Tarefas obrigatórias.
• 1. Reescreva de forma mais curta o parágrafo do texto de estudo que começa com "Assim, a coisa julgada desfavorável", mantendo suas informações principais.
• 2. Copie fielmente do texto de estudo o trecho de "Para a UFSC, essas" a "de forma vinculante.".
• 3. Responda com base no texto de estudo:
(a) Qual ministra pediu vista e interrompeu o julgamento?
(b) Em que período a URP/89 serviu para orientar o reajuste de preços e salários?
(c) Qual era o percentual das diferenças de URP/89 recebidas pelos professores da UFSC?
┌─ Texto de estudo
A 1ª Seção do Superior Tribunal de Justiça começou a julgar nesta quarta-feira (10/9) se os beneficiários de uma ação coletiva são necessariamente submetidos aos efeitos desfavoráveis de uma decisão que determinou a devolução de valores já recebidos.

Professores da UFSC receberam valores graças a liminar em processo coletivo que acabou revogada
O julgamento foi interrompido por pedido de vista da ministra Maria Thereza de Assis Moura. Até o momento, apenas o relator, ministro Paulo Sérgio Domingues, apresentou voto.
O caso concreto é o de um mandado de segurança coletivo ajuizado pelo Sindicato Nacional dos Docentes das Instituições de Ensino Superior (Ades) pelo pagamento da URP/89 (Unidade de Referência de Preço), instituída no Plano Bresser.
Trata-se de um indexador econômico que, de 1987 a 1989, serviu para orientar o reajuste de preços e salários, em referência à inflação.
Liminar revogada
Nesse mandado de segurança, o Ades obteve uma liminar que levou professores da Universidade Federal de Santa Catarina (UFSC) a receber diferenças de 26,05% de URP/89 por um período limitado, já que houve a posterior revogação.
O MS transitou em julgado com a determinação de devolução desses valores. Na sequência, vários professores passaram a ajuizar ações individuais para contestar o cumprimento dessa ordem judicial.
Para a UFSC, essas ações são incabíveis porque estão vinculadas ao processo coletivo, nos casos em que foram ajuizadas antes do trânsito em julgado. Ou porque devem se submeter à coisa julgada, que obrigou a devolução dos valores.
Acontece que o regime jurídico da coisa julgada nos processos coletivos, como previsto no Código de Defesa do Consumidor, indica que a sentença coletiva só alcançará os membros do grupo para beneficiá-los.
Assim, a coisa julgada desfavorável não pode ser imposta aos beneficiários da sentença coletiva, já que eles não participaram do processo principal. Essa posição vem sendo aplicada pelo STJ em diferentes casos, até de forma vinculante.
Pode-se discutir a devolução
O recurso julgado pela 1ª Seção, portanto, avalia se essa orientação também vale quando a coisa julgada desfavorável na sentença coletiva envolve a devolução de valores que só foram recebidos graças a uma liminar que acabou revogada.
Para o ministro Paulo Sérgio Domingues, essa vinculação não existe. “Não estamos dizendo que não é para devolver os valores. Apenas estamos dizendo que cabem as ações individuais para contestar a devolução”, explicou ele.
Em sua opinião, essa interpretação preserva a lógica do processo coletivo brasileiro. “Se não reconhecermos que há diferença quando a coisa julgada coletiva é prejudicial, não vamos ter jamais o interesse nesse tipo de ação. Vamos ter sempre milhares de ações individualmente propostas.”
Como o caso está sendo julgado em sede de incidente de assunção de competência, houve a proposição de tese vinculante. O IAC é um recurso representativo legado ao STJ não por ser repetitivo, mas pela relevância da questão jurídica tratada.
Foram propostas as seguintes teses:
— Os docentes da UFSC que não tenham intervindo no mandado de segurança coletivo impetrado pelo Ades não estão submetidos ao efeito desfavorável da coisa julgada produzida nessa ação coletiva, não havendo óbice, nessa hipótese, a que a questão relativa à restituição de valores recebidos a título de diferenças de 26,05% de URP seja discutida em ações individuais ajuizadas por esses docentes;
— Não induz litispendência para com o mandado de segurança coletivo impetrado pelo Andes o ajuizamento de ações individuais pelos docentes da UFSC antes do trânsito em julgado da ação mandamental, ainda que idênticos os objetos da demanda.
└─
┌─ Dados para análise
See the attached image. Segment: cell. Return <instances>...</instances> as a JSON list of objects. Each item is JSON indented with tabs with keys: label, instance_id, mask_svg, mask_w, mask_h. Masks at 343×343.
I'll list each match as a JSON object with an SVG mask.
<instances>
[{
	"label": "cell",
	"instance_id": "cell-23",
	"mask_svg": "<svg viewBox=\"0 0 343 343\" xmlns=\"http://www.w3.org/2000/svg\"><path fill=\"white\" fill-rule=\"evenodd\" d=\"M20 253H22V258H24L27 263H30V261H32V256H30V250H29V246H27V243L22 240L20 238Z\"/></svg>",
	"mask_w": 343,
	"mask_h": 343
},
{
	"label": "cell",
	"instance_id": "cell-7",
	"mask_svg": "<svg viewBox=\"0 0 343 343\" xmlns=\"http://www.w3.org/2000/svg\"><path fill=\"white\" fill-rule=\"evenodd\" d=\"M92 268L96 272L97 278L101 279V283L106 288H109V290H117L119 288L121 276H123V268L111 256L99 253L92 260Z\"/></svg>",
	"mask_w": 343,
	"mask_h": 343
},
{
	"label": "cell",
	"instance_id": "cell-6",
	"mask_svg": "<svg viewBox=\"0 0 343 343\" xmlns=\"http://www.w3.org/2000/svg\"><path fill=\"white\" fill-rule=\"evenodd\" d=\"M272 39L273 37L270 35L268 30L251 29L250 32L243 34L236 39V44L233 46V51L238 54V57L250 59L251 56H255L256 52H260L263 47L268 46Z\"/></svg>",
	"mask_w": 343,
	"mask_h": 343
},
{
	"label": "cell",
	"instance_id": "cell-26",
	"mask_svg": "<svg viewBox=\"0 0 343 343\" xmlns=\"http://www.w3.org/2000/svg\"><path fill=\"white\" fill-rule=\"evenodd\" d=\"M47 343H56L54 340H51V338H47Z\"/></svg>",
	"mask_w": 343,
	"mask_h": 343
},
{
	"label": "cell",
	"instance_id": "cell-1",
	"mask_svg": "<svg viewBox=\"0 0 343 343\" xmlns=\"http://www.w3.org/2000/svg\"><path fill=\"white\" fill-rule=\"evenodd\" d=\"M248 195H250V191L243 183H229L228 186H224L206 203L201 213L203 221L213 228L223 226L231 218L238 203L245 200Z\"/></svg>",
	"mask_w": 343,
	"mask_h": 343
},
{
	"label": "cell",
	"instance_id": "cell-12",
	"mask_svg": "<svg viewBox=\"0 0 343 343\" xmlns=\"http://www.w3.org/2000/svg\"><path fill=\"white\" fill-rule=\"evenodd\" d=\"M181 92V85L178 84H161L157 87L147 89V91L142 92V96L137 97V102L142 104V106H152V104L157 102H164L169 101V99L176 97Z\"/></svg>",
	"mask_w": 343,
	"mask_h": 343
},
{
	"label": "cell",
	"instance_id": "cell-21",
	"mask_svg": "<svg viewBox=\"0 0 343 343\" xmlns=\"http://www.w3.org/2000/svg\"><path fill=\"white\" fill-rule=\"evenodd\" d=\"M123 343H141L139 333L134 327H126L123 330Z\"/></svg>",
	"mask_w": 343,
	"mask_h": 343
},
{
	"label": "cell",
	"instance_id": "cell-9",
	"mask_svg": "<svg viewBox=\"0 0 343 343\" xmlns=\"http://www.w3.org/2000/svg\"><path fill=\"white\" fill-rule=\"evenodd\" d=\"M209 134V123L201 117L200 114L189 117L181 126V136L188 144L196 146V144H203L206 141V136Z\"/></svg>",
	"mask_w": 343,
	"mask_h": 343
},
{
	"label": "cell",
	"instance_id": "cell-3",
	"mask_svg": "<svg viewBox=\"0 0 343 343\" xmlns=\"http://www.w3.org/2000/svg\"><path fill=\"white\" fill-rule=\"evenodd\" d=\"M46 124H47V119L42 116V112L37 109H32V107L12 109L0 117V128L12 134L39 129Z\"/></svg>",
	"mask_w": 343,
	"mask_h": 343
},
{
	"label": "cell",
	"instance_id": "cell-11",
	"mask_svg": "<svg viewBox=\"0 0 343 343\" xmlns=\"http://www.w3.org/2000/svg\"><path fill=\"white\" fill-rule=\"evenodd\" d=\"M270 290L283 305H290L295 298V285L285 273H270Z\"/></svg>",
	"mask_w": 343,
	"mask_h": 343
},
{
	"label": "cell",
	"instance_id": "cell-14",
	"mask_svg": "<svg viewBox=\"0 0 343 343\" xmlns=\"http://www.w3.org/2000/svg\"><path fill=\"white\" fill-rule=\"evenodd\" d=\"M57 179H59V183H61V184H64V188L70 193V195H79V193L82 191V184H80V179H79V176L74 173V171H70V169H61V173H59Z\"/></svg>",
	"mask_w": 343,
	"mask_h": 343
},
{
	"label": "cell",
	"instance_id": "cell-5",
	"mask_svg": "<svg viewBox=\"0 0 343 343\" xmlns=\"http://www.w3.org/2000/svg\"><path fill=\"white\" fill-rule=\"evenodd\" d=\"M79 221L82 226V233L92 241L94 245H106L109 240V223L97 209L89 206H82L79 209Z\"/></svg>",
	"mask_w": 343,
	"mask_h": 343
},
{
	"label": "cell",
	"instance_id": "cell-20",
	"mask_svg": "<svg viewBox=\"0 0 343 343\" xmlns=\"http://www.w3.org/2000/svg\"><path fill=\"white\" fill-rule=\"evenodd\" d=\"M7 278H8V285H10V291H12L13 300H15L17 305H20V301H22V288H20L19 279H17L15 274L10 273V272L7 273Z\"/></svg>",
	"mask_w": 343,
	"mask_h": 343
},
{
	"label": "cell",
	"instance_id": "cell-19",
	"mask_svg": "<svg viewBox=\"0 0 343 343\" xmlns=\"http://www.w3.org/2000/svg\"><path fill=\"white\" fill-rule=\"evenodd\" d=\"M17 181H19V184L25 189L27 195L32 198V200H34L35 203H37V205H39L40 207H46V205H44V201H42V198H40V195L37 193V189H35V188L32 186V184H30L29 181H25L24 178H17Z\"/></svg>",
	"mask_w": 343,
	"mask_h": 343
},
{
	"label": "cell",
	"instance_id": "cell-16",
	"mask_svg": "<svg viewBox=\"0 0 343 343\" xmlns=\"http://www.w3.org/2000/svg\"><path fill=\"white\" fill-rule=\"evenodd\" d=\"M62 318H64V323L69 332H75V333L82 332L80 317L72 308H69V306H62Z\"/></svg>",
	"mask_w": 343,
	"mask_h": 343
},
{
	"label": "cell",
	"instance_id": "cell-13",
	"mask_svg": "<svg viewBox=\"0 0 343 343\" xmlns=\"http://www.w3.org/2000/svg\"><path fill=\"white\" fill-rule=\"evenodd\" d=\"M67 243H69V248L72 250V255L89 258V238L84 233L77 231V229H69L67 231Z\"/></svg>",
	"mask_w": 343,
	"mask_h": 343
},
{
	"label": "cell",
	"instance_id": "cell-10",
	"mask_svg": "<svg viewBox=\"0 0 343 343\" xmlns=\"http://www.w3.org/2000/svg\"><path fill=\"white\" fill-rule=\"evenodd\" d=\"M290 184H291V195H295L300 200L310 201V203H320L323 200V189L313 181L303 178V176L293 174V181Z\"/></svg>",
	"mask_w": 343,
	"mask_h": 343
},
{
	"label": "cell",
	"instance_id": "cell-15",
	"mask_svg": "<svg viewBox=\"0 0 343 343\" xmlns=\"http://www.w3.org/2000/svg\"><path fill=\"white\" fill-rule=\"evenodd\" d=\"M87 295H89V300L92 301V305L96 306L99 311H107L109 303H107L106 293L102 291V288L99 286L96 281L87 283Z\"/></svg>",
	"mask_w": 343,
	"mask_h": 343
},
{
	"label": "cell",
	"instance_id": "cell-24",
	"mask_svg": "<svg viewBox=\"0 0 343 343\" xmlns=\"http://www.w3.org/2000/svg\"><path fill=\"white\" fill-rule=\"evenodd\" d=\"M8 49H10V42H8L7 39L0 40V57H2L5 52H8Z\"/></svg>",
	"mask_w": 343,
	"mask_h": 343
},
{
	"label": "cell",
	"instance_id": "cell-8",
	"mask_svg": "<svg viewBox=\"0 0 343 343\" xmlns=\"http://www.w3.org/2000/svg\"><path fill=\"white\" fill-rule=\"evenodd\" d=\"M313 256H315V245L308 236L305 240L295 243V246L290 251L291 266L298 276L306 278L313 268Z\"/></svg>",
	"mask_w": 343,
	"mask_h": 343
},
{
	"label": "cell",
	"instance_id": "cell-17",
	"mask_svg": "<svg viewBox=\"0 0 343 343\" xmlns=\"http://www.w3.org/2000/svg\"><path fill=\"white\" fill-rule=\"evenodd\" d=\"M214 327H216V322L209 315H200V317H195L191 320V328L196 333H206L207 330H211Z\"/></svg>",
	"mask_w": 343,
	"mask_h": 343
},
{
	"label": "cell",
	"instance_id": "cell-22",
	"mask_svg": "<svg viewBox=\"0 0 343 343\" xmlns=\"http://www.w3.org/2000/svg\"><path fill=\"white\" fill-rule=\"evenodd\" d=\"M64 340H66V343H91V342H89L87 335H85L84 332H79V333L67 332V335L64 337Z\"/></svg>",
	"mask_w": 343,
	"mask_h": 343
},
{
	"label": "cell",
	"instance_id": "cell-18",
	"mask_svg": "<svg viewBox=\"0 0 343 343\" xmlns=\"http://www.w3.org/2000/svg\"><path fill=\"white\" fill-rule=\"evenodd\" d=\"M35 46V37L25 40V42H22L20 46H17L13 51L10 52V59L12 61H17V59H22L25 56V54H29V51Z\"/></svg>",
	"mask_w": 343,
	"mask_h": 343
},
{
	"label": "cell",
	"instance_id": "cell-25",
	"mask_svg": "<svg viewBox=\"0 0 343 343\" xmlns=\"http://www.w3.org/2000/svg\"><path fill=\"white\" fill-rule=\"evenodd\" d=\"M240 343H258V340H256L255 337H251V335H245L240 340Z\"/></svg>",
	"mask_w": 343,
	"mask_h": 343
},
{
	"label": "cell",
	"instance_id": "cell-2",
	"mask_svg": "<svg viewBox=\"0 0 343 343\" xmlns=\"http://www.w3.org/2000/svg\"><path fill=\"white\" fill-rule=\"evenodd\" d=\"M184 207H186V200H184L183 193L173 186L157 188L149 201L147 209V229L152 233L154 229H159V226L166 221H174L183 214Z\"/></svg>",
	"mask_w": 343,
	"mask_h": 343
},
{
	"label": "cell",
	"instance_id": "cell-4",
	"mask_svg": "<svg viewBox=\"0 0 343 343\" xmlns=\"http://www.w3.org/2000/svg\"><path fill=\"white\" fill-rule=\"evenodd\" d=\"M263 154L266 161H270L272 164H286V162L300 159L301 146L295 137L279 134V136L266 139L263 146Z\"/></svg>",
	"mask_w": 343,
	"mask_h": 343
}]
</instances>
└─
Soluções a seguir.
• 1. Os beneficiários da sentença coletiva não podem sofrer a coisa julgada desfavorável, porque não participaram do processo principal. O STJ aplica esse entendimento em diversos casos, inclusive de forma vinculante.

• 2.
Para a UFSC, essas ações são incabíveis porque estão vinculadas ao processo coletivo, nos casos em que foram ajuizadas antes do trânsito em julgado. Ou porque devem se submeter à coisa julgada, que obrigou a devolução dos valores.
Acontece que o regime jurídico da coisa julgada nos processos coletivos, como previsto no Código de Defesa do Consumidor, indica que a sentença coletiva só alcançará os membros do grupo para beneficiá-los.
Assim, a coisa julgada desfavorável não pode ser imposta aos beneficiários da sentença coletiva, já que eles não participaram do processo principal. Essa posição vem sendo aplicada pelo STJ em diferentes casos, até de forma vinculante.

• 3.
(a) A ministra Maria Thereza de Assis Moura.
(b) De 1987 a 1989.
(c) 26,05%.